» **Dane wejściowe**:
__________
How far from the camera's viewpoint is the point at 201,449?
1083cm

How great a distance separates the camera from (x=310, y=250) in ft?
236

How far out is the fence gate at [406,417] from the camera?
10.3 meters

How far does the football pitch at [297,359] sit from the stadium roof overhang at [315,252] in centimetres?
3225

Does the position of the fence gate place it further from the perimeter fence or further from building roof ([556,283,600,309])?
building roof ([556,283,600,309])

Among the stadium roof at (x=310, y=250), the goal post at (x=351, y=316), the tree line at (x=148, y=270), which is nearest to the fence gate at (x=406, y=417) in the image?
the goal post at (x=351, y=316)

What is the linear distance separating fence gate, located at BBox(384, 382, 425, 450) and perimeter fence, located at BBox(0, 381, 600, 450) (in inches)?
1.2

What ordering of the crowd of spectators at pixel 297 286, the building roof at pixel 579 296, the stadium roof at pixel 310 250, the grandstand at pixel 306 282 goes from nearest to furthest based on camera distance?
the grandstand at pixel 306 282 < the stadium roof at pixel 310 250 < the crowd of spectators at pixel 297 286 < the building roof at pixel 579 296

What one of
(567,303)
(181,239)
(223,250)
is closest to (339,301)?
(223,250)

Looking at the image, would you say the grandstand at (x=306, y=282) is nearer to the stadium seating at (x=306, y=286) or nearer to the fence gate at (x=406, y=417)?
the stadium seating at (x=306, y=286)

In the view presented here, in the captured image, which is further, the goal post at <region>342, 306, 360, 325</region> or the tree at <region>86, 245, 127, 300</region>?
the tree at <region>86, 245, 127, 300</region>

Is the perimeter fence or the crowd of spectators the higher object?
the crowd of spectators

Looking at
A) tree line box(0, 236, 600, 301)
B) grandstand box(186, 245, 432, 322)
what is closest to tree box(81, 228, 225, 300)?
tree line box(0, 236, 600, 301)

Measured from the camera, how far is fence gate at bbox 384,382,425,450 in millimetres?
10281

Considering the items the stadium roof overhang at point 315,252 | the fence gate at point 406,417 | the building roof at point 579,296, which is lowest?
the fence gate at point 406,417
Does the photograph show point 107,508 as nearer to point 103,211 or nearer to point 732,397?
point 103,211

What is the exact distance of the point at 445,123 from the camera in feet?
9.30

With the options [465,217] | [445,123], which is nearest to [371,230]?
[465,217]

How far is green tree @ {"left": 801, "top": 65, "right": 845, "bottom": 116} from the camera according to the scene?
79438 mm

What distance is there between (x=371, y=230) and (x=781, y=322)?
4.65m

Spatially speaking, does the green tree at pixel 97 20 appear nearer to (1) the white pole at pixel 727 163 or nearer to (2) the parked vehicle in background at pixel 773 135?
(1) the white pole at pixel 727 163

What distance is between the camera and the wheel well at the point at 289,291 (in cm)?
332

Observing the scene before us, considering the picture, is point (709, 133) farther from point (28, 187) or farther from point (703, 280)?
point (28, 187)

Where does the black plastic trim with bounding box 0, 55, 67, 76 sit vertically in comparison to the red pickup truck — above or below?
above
__________
» **Polecenie**:
Przepisz bez żadnych zmian fragment pozycji powyżej, od wiersza zawierającego „Spatially speaking, does” do ostatniego wiersza pozycji włącznie.

» **Wynik poniżej**:
Spatially speaking, does the green tree at pixel 97 20 appear nearer to (1) the white pole at pixel 727 163 or nearer to (2) the parked vehicle in background at pixel 773 135?
(1) the white pole at pixel 727 163

What distance is between the camera and the wheel well at the point at 289,291 (in cm)?
332

Observing the scene before us, considering the picture, is point (709, 133) farther from point (28, 187) or farther from point (703, 280)?
point (28, 187)

Where does the black plastic trim with bounding box 0, 55, 67, 76 sit vertically in comparison to the red pickup truck — above or below?
above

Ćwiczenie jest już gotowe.